Aim of the task:
Word for word, repeat the lines of the records from the one containing "Which of the choices" through the last line, both included.
----- Records supplied
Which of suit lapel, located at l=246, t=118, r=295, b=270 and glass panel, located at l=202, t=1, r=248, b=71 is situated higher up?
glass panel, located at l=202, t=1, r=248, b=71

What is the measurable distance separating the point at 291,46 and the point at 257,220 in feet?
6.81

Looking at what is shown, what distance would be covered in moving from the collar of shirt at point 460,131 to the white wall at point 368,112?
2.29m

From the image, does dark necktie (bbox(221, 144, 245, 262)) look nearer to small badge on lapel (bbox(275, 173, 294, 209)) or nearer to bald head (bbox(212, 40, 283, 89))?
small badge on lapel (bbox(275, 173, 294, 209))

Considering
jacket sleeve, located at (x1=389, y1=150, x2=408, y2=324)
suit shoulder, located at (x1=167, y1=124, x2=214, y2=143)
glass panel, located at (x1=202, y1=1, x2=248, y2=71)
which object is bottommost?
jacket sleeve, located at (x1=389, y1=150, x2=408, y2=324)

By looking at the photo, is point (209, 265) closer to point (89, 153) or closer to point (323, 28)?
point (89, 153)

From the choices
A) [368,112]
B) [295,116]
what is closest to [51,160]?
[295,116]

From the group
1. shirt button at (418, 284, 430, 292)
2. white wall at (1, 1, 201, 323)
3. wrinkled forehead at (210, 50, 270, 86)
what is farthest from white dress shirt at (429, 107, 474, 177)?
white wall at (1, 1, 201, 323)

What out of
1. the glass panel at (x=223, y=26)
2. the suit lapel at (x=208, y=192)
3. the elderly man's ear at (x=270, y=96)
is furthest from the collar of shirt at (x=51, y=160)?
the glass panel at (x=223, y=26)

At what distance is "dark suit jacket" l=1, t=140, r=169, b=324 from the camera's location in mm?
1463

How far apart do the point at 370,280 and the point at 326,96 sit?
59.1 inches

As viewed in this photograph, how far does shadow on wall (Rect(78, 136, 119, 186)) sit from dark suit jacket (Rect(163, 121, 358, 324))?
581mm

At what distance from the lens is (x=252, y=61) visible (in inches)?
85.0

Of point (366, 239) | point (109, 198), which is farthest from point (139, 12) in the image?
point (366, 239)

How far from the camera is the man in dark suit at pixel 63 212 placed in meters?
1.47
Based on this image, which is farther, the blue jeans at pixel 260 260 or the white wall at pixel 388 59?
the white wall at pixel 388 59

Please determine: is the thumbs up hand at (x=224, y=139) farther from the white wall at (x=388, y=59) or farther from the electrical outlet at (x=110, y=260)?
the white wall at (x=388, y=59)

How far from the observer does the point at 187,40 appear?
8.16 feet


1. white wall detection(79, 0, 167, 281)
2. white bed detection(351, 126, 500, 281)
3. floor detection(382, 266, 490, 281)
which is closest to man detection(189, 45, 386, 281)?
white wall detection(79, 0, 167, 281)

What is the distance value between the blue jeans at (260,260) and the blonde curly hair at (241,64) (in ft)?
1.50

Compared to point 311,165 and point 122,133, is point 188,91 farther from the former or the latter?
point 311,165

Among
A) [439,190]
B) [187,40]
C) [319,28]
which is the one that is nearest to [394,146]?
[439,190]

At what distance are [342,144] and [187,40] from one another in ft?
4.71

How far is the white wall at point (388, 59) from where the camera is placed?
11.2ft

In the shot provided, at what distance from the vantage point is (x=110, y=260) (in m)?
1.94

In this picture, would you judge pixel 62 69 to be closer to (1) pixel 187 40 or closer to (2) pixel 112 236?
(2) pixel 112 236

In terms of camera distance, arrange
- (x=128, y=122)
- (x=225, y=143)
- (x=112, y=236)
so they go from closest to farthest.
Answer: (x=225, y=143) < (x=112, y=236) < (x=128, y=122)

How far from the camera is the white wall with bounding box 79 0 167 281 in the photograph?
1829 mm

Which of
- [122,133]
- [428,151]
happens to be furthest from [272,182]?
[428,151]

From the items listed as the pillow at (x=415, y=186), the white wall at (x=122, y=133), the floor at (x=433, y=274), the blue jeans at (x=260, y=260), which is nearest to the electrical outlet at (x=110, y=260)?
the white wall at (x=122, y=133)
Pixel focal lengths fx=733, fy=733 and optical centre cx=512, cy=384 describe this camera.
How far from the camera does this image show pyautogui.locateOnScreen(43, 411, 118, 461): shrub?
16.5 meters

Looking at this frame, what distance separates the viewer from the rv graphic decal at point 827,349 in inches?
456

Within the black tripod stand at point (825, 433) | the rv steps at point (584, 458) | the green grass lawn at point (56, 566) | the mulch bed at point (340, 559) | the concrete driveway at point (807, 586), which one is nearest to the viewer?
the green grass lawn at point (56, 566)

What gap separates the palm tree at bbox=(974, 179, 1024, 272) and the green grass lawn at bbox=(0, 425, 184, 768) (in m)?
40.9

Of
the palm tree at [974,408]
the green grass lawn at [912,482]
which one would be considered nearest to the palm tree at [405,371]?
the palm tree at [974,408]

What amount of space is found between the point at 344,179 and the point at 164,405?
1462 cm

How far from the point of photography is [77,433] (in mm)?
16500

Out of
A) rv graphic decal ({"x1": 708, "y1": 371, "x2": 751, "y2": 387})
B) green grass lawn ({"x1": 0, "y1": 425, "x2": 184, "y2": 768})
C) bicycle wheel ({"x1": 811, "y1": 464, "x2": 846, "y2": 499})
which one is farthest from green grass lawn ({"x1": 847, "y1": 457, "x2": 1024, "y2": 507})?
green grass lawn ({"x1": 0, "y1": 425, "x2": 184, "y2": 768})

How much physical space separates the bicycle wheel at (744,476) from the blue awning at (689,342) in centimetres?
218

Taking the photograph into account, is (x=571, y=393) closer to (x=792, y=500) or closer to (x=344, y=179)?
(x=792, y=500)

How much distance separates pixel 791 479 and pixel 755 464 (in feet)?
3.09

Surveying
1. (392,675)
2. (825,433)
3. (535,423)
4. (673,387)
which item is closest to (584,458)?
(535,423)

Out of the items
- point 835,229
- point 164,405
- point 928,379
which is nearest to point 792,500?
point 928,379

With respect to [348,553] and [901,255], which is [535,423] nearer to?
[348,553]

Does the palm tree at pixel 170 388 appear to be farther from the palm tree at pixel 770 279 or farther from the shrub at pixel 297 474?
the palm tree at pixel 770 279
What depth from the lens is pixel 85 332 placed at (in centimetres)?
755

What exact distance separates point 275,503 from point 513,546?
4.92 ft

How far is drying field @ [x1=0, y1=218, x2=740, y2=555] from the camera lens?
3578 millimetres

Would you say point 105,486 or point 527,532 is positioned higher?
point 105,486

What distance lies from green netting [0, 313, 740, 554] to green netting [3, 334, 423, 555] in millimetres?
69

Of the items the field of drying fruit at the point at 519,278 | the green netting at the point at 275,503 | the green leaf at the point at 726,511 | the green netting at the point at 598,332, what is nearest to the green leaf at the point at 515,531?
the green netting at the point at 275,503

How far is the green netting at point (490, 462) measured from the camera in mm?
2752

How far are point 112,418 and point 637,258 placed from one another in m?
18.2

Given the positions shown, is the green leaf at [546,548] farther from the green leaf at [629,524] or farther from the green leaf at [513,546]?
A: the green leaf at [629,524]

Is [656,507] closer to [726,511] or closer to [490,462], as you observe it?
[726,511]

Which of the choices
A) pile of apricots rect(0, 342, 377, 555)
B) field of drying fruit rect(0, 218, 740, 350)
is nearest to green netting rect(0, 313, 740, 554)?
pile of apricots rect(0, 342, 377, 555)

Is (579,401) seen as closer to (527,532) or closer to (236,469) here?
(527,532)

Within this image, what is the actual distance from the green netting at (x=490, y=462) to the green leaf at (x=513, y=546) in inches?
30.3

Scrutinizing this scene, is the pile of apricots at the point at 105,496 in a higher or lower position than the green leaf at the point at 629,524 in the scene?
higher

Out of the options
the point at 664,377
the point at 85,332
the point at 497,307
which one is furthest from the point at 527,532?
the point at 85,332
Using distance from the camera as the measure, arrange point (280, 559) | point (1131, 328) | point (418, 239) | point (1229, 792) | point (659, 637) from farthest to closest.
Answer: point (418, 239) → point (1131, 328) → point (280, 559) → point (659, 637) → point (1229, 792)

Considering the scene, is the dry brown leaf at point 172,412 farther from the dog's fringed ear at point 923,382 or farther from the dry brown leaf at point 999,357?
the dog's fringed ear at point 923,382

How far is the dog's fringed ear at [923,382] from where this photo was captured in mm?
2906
----------
Right answer:
Which of the choices
A) pile of apricots rect(0, 342, 377, 555)
B) field of drying fruit rect(0, 218, 740, 350)
is nearest to green netting rect(0, 313, 740, 554)?
pile of apricots rect(0, 342, 377, 555)

Is (579,401) seen as closer to (527,532) or closer to (236,469) here?
(527,532)

Within this image, what is the actual distance from the green netting at (x=490, y=462) to the green leaf at (x=513, y=546) in inches?
30.3

Scrutinizing this scene, is the pile of apricots at the point at 105,496 in a higher or lower position than the green leaf at the point at 629,524 in the scene?
higher

Out of the options
the point at 664,377
the point at 85,332
the point at 497,307
which one is furthest from the point at 527,532?
the point at 85,332
Using distance from the camera as the measure, arrange point (280, 559) | point (1131, 328) | point (418, 239) | point (1229, 792) | point (659, 637) from farthest to closest.
Answer: point (418, 239) → point (1131, 328) → point (280, 559) → point (659, 637) → point (1229, 792)

Considering the scene, is the dry brown leaf at point 172,412 farther from the dog's fringed ear at point 923,382 or farther from the dry brown leaf at point 999,357?
the dog's fringed ear at point 923,382

How far is the dog's fringed ear at [923,382] from where this photo was captured in mm?
2906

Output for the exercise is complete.